- EXERCISE DETAILS: Look through the data and write out every line with the word "Images" in it.

- DATA IN THIS EXERCISE:
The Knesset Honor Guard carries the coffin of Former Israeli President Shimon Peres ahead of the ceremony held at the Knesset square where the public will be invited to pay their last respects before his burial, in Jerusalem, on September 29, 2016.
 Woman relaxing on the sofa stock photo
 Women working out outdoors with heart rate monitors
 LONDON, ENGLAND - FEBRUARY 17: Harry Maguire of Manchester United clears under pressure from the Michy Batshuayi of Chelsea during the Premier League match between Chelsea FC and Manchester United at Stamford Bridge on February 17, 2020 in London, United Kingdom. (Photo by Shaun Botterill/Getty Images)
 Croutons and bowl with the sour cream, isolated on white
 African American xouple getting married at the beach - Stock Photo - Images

- ANSWER SECTION:
 LONDON, ENGLAND - FEBRUARY 17: Harry Maguire of Manchester United clears under pressure from the Michy Batshuayi of Chelsea during the Premier League match between Chelsea FC and Manchester United at Stamford Bridge on February 17, 2020 in London, United Kingdom. (Photo by Shaun Botterill/Getty Images)
 African American xouple getting married at the beach - Stock Photo - Images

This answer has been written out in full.